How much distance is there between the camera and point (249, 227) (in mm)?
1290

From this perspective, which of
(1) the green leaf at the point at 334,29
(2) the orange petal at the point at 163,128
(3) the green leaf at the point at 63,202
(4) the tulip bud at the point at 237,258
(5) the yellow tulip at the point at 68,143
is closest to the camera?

····················

TASK TO CARRY OUT — Quote the data above word for word.

RESPONSE TO THIS TASK —
How much distance is there between the camera and point (249, 227) (in mm)?
1290

From this perspective, which of
(1) the green leaf at the point at 334,29
(2) the orange petal at the point at 163,128
(3) the green leaf at the point at 63,202
(4) the tulip bud at the point at 237,258
(5) the yellow tulip at the point at 68,143
is closest to the camera?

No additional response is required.